Sean mutters something under his breath.
“What was that?” I say, reluctant to let an infuriating statement go unheard and uncontested.
“I said, who’s the carrier?”
I stop walking.
It’s a shock to hear the words spoken so casually. I don’t want them in my head, but there’s nothing I can do. They are there. They will always be there, even if no one ever again speaks them aloud to me.
i carry your heart with me (i carry it in my heart)
I clear my throat. “Sorry, what did you say?”
“For fuck’s sake, Gaby! Who. Is. The. Carrier?”

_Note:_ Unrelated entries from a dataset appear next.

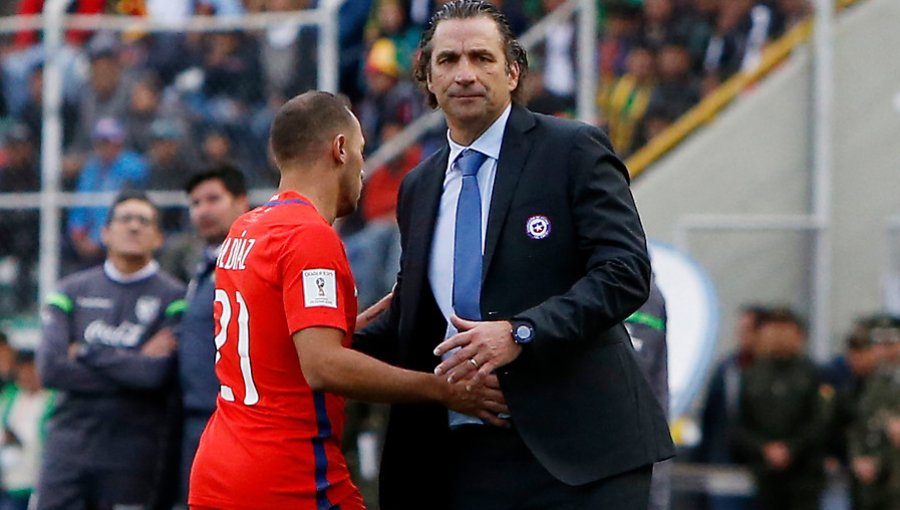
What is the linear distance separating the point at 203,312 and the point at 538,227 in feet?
9.64

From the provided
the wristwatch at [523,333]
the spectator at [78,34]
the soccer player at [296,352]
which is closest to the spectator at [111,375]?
the soccer player at [296,352]

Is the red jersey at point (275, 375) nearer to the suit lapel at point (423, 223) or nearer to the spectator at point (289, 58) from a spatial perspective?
the suit lapel at point (423, 223)

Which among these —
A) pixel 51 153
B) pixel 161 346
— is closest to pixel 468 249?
pixel 161 346

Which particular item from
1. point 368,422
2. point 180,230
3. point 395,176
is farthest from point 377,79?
point 368,422

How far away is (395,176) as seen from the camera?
1170 centimetres

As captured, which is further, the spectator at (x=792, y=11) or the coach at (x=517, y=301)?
the spectator at (x=792, y=11)

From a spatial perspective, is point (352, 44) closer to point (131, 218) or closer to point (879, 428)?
point (131, 218)

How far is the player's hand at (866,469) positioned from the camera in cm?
1038

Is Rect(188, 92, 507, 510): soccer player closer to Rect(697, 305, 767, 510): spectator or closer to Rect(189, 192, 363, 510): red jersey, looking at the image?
Rect(189, 192, 363, 510): red jersey

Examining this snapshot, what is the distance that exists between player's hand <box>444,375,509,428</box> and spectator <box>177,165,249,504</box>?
2745 millimetres

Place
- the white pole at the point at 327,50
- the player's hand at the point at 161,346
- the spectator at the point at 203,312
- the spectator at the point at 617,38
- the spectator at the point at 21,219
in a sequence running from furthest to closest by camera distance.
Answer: the spectator at the point at 617,38 < the spectator at the point at 21,219 < the white pole at the point at 327,50 < the player's hand at the point at 161,346 < the spectator at the point at 203,312

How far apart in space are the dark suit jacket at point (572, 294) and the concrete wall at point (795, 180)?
6619 millimetres

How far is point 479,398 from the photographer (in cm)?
481

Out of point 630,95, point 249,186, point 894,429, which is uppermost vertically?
point 630,95
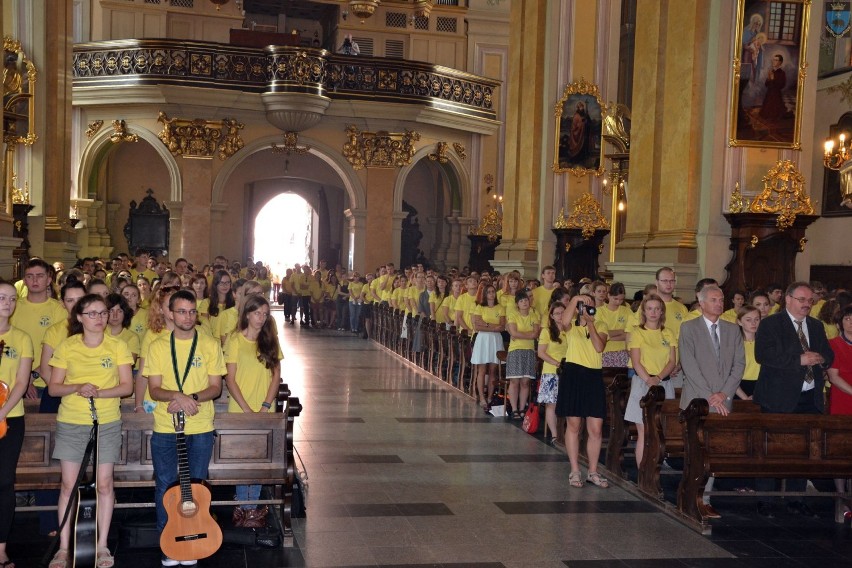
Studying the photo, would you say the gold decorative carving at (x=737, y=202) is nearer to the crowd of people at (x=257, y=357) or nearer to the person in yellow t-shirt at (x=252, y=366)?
the crowd of people at (x=257, y=357)

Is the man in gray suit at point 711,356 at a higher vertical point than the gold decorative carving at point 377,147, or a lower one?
lower

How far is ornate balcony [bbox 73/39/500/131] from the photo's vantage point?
25.4m

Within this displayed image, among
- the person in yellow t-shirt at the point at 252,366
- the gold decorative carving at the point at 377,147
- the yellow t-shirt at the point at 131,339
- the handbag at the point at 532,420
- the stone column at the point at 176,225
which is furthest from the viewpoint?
the gold decorative carving at the point at 377,147

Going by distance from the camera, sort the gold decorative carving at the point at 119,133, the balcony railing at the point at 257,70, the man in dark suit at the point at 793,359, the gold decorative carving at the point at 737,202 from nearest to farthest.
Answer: the man in dark suit at the point at 793,359, the gold decorative carving at the point at 737,202, the balcony railing at the point at 257,70, the gold decorative carving at the point at 119,133

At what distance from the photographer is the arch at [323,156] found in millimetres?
27203

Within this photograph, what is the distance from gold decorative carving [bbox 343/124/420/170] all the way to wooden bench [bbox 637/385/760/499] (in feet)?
66.9

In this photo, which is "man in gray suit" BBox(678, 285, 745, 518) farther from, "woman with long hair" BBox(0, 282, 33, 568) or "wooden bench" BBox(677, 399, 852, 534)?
"woman with long hair" BBox(0, 282, 33, 568)

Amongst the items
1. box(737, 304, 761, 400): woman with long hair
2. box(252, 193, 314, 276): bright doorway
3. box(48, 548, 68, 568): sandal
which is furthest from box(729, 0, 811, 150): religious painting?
box(252, 193, 314, 276): bright doorway

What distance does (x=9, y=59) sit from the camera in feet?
54.6

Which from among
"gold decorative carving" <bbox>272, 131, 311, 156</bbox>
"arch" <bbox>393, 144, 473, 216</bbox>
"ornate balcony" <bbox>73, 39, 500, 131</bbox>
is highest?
"ornate balcony" <bbox>73, 39, 500, 131</bbox>

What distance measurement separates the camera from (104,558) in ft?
20.2

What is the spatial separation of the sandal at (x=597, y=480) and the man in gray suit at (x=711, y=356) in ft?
4.07

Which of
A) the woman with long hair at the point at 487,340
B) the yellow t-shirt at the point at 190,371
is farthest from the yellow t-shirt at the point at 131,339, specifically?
the woman with long hair at the point at 487,340

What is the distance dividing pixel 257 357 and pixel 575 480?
318 centimetres
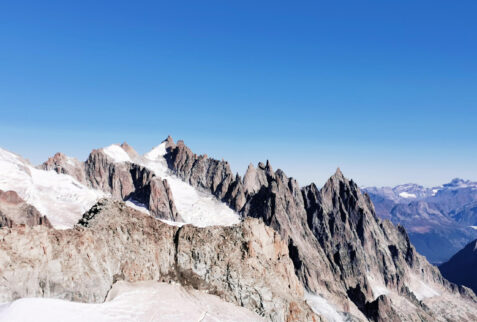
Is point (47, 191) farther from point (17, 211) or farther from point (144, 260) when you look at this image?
point (144, 260)

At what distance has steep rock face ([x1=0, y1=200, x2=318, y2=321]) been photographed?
38156 millimetres

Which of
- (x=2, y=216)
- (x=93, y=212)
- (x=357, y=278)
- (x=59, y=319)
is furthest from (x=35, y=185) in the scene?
(x=357, y=278)

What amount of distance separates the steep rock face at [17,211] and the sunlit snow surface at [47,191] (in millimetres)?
11216

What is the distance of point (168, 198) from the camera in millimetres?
191125

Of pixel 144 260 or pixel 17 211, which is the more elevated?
pixel 17 211

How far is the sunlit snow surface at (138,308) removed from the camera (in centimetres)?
3394

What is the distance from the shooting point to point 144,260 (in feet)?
165

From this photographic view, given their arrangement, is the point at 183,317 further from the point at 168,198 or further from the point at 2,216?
the point at 168,198

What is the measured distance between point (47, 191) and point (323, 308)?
377ft

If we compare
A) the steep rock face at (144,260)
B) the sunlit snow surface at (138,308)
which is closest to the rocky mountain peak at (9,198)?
the steep rock face at (144,260)

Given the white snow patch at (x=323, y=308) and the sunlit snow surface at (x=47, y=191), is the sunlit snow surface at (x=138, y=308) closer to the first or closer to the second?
the white snow patch at (x=323, y=308)

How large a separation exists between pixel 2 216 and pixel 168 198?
96452mm

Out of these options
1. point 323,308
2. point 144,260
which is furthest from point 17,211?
point 323,308

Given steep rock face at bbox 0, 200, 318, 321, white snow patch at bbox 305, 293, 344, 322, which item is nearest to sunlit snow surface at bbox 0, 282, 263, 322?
steep rock face at bbox 0, 200, 318, 321
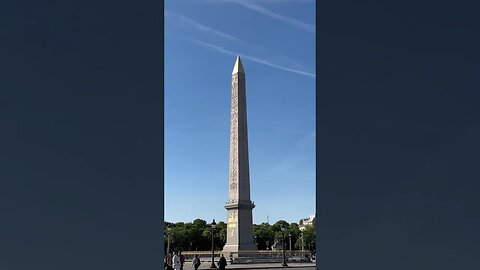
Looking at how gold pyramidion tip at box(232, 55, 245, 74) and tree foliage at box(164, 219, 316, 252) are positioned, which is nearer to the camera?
gold pyramidion tip at box(232, 55, 245, 74)

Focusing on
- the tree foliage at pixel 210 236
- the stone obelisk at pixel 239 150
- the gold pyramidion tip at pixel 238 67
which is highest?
the gold pyramidion tip at pixel 238 67

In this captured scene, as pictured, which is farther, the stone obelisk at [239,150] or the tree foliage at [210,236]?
the tree foliage at [210,236]

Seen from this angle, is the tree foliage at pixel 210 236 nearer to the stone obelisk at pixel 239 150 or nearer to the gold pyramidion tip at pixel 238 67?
the stone obelisk at pixel 239 150

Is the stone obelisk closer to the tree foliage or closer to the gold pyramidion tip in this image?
the gold pyramidion tip

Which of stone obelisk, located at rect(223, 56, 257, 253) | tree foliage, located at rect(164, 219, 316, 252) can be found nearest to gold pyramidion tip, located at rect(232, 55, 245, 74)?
stone obelisk, located at rect(223, 56, 257, 253)

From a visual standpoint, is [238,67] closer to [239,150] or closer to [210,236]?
[239,150]

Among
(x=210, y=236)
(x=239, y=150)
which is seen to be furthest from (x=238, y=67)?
(x=210, y=236)

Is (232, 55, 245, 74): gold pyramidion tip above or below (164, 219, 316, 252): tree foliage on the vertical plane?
above

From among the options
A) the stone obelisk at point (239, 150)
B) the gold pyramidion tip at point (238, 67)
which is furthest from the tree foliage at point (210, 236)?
the gold pyramidion tip at point (238, 67)

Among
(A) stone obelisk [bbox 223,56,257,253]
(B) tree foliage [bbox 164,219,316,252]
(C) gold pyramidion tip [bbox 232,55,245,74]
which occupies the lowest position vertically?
(B) tree foliage [bbox 164,219,316,252]
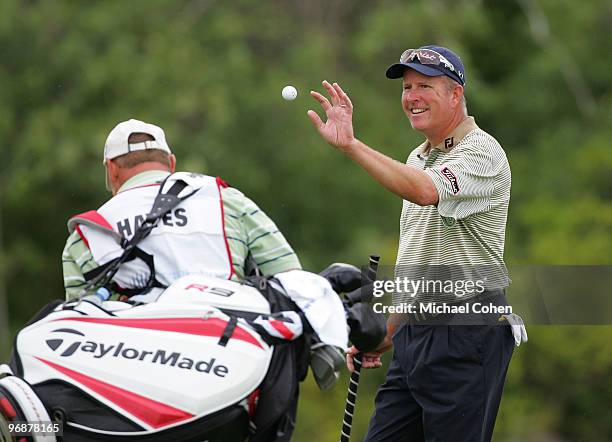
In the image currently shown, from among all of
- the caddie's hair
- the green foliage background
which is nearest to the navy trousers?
the caddie's hair

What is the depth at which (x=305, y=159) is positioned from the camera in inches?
773

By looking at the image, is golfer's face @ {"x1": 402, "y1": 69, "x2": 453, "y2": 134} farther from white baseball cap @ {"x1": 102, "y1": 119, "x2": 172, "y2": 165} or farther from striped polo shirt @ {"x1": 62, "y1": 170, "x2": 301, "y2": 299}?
white baseball cap @ {"x1": 102, "y1": 119, "x2": 172, "y2": 165}

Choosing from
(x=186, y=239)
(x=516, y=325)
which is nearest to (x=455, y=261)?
(x=516, y=325)

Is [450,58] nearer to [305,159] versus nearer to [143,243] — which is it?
[143,243]

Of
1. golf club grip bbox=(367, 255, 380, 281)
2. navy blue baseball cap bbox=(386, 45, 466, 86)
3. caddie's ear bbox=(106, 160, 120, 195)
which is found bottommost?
golf club grip bbox=(367, 255, 380, 281)

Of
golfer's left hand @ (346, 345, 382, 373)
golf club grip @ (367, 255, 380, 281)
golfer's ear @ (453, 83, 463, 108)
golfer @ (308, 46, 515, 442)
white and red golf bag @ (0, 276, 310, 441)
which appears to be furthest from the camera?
golfer's left hand @ (346, 345, 382, 373)

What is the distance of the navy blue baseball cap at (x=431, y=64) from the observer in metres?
4.62

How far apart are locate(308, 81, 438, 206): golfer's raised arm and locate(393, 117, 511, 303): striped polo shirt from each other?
0.31 feet

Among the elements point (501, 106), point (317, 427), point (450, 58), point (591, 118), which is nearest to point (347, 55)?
point (501, 106)

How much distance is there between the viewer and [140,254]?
4.63 metres

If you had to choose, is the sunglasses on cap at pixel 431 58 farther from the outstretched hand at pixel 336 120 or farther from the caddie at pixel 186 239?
the caddie at pixel 186 239

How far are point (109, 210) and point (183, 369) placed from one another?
2.57 feet

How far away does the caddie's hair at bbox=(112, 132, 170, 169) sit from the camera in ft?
16.4

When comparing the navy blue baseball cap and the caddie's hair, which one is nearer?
the navy blue baseball cap
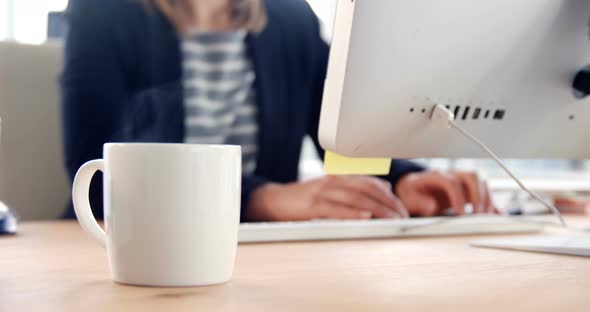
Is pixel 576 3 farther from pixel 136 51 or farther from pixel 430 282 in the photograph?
pixel 136 51

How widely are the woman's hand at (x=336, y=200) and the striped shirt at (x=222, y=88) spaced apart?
533mm

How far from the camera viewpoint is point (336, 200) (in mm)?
834

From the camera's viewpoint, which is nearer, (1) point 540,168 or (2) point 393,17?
(2) point 393,17

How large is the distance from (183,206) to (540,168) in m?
2.26

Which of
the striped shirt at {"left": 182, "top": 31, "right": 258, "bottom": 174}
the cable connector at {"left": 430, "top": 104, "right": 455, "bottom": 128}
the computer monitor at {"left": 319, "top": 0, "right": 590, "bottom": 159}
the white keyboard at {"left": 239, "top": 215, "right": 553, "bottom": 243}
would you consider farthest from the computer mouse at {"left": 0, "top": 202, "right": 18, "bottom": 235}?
the striped shirt at {"left": 182, "top": 31, "right": 258, "bottom": 174}

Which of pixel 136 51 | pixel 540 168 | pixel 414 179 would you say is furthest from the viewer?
pixel 540 168

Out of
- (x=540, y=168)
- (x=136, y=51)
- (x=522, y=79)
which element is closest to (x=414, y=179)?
(x=522, y=79)

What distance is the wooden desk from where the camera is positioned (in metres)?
0.36

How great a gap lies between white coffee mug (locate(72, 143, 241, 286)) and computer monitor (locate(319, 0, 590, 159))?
187mm

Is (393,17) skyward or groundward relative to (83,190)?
skyward

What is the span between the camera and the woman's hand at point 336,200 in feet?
2.71

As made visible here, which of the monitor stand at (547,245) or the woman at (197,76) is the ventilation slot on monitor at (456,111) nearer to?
the monitor stand at (547,245)

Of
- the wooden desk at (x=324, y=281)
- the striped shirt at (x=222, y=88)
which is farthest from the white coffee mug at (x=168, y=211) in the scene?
the striped shirt at (x=222, y=88)

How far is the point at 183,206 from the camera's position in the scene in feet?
1.26
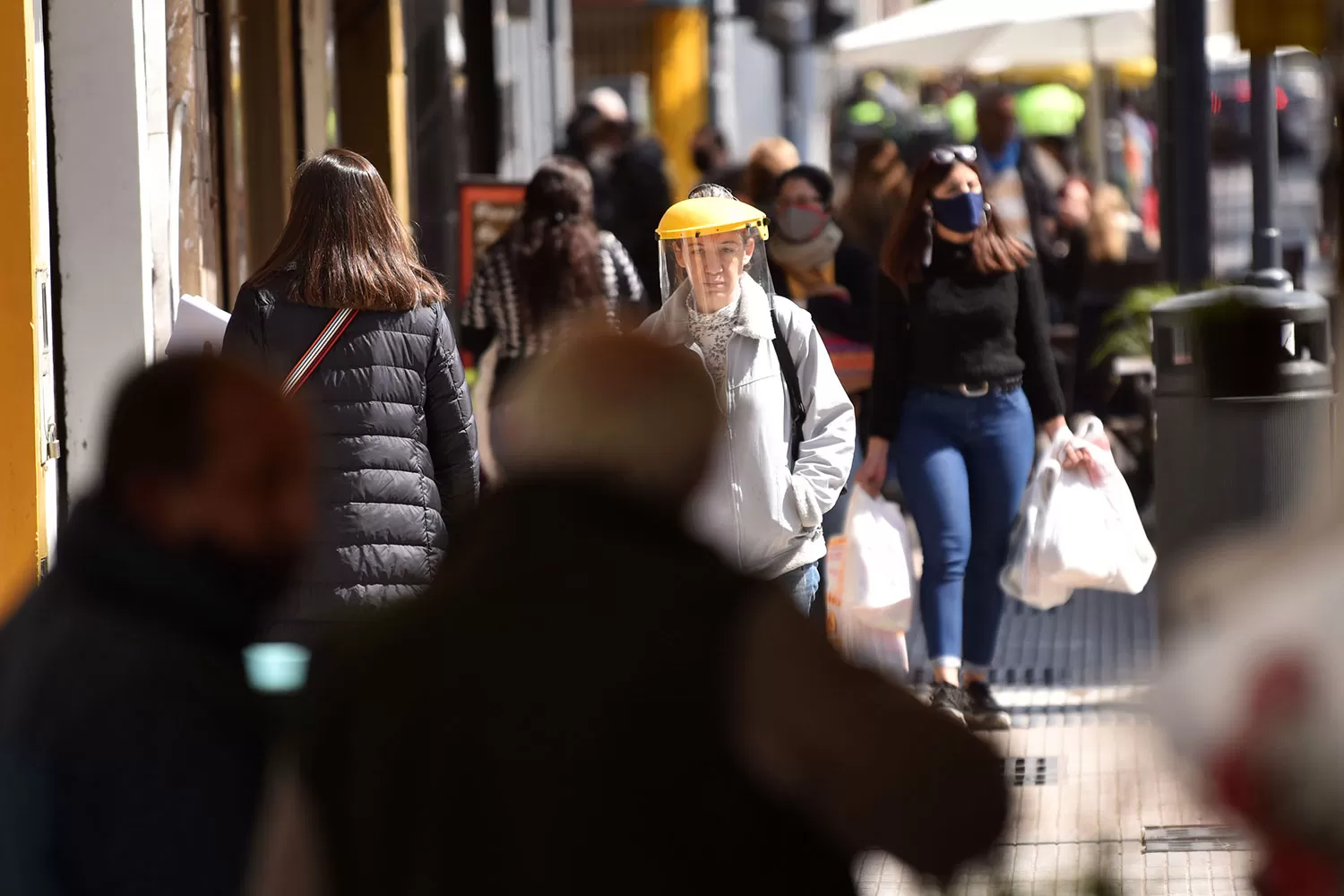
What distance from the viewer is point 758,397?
6.27m

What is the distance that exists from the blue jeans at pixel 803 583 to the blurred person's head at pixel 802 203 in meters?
2.54

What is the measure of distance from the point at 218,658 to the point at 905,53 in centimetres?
1699

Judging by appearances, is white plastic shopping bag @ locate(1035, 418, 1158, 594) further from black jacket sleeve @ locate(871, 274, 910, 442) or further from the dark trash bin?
black jacket sleeve @ locate(871, 274, 910, 442)

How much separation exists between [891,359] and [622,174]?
579 cm

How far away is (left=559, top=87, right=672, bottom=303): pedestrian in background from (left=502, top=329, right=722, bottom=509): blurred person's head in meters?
9.28

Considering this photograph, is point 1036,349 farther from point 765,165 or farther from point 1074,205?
point 1074,205

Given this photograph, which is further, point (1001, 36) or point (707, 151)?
point (1001, 36)

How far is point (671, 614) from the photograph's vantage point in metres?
2.43

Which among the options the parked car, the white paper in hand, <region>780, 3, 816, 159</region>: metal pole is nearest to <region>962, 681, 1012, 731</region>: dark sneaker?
the white paper in hand

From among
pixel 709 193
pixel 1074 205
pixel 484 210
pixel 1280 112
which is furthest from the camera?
pixel 1280 112

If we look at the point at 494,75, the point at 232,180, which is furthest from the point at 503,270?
the point at 494,75

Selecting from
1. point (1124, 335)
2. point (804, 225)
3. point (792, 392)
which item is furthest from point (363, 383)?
point (1124, 335)

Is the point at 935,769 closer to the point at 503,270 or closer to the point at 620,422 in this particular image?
the point at 620,422

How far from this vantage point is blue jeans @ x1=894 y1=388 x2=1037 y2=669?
771 centimetres
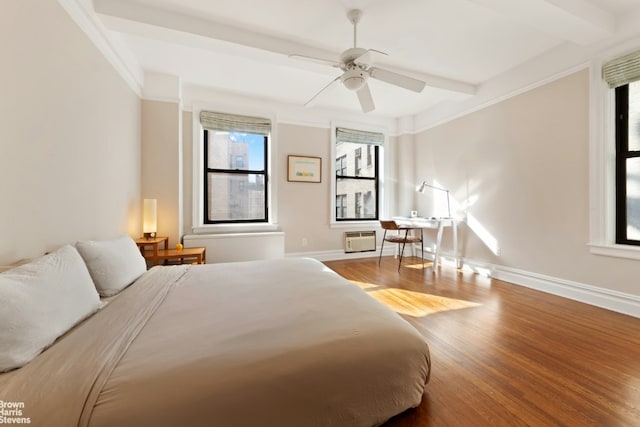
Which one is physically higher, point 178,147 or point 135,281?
point 178,147

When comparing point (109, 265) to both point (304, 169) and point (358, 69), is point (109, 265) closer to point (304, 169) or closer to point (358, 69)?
point (358, 69)

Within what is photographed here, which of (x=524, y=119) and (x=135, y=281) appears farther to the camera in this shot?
(x=524, y=119)

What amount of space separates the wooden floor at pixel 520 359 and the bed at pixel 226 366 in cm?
38

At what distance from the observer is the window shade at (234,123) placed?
3.75m

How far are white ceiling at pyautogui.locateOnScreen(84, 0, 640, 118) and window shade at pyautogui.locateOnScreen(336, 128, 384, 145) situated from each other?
1.29m

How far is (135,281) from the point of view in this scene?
5.96 feet

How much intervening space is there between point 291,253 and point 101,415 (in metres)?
3.59

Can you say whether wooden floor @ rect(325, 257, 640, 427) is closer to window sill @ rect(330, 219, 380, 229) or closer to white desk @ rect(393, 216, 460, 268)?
white desk @ rect(393, 216, 460, 268)

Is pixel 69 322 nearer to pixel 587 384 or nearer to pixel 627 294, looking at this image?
pixel 587 384

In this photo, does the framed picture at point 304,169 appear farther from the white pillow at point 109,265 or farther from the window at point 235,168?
the white pillow at point 109,265

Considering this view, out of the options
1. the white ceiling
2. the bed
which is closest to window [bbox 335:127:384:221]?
the white ceiling

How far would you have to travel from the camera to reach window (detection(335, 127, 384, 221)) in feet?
15.5

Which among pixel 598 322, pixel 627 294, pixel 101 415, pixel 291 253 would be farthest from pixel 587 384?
pixel 291 253

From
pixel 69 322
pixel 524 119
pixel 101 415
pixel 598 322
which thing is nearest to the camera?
pixel 101 415
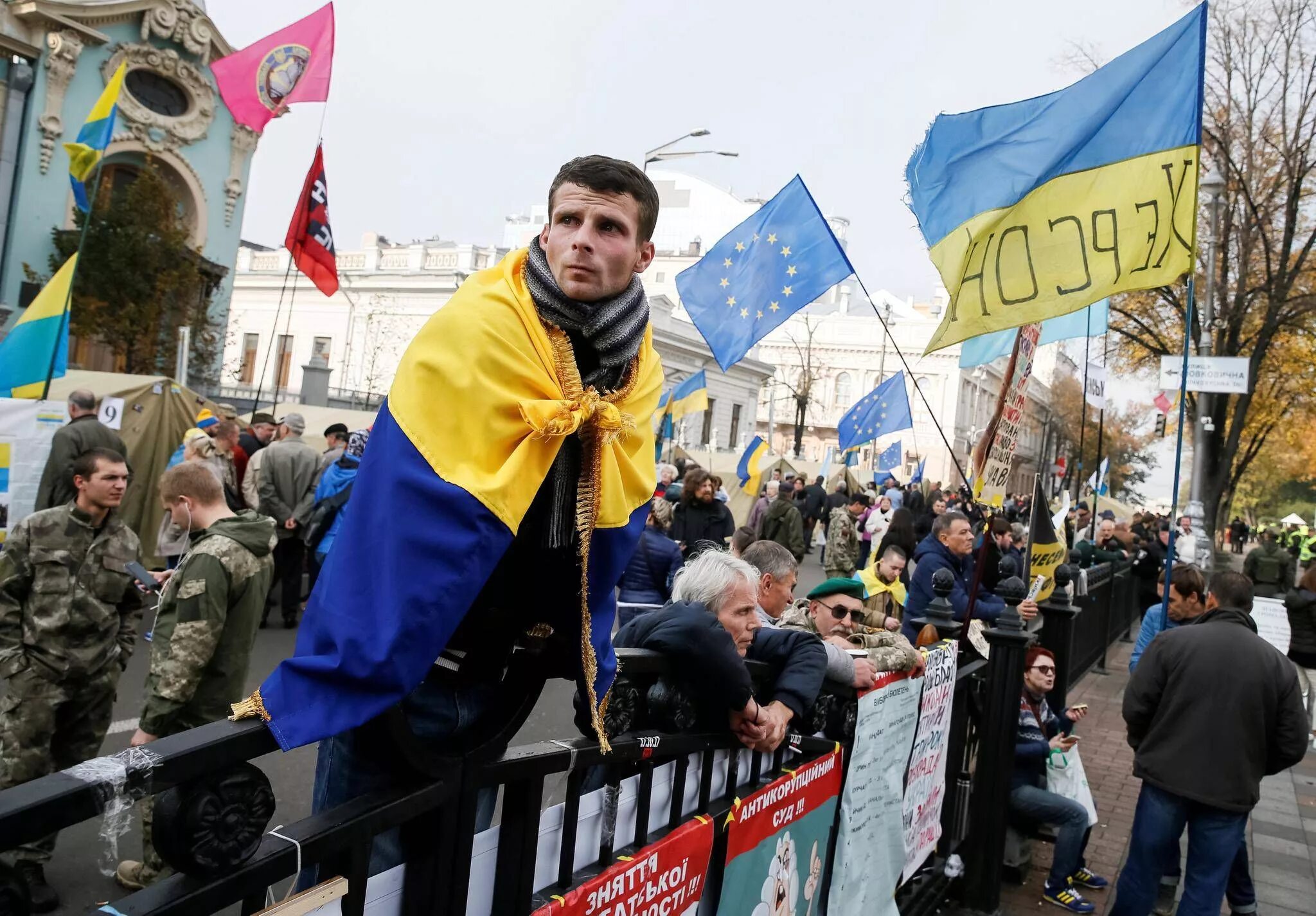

An image of Tim storms my mind: at the top of a ladder at the Proscenium, looking down at me, holding a book in his right hand, clutching the ladder with his left. He has just read me a poem. Not i carry your heart; a different poem. By a poet who died young and tragically, whose name I don’t remember, about . . .
My skin starts to tingle with the weirdness of coincidence. The poem was about a delayed train. I don’t remember any of it but the last two lines: “Our time, in the hands of others, and too brief for words.” Tim approved of it. “See?” he shouted down at me. “If a poet has something important to say, he says it as simply as he can.” “Or she,” I said petulantly. “Or she,” Tim agreed. “But
, rather like a poet, if an accountant has something important to say, he says it as simply as he can.” Who but Tim would have thought of that response so quickly?
Tim Breary is the carrier. But Sean can’t possibly mean that.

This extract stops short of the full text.